[What needs to be done] Every record is to be duplicated exactly as it reads, without its images.

(Dataset entries)

· · · · ·

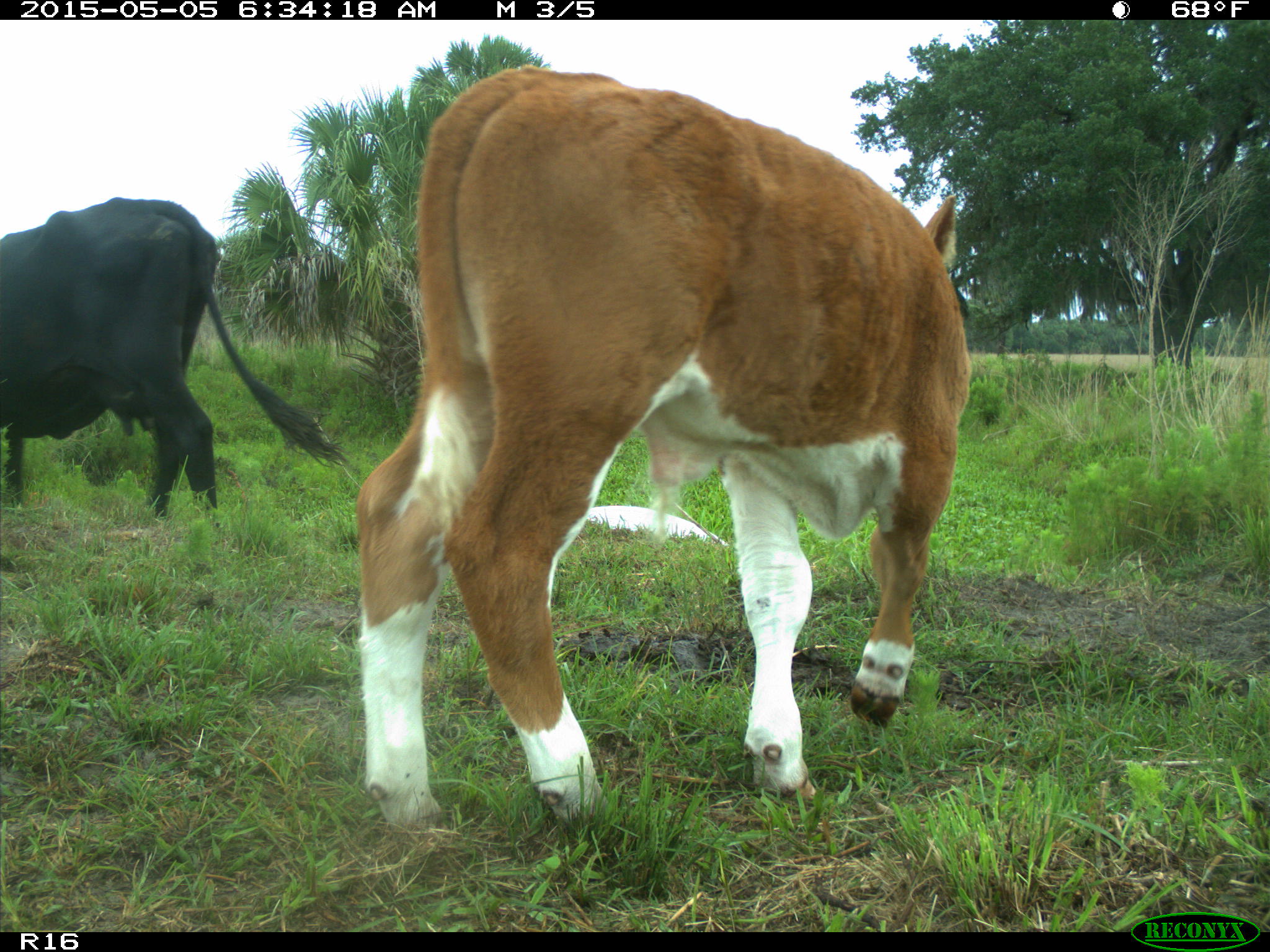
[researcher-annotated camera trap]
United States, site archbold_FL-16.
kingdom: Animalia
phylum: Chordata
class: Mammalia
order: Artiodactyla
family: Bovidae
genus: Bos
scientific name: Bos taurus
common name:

· · · · ·

[Exercise output]
[researcher-annotated camera trap]
United States, site archbold_FL-16.
kingdom: Animalia
phylum: Chordata
class: Mammalia
order: Artiodactyla
family: Bovidae
genus: Bos
scientific name: Bos taurus
common name:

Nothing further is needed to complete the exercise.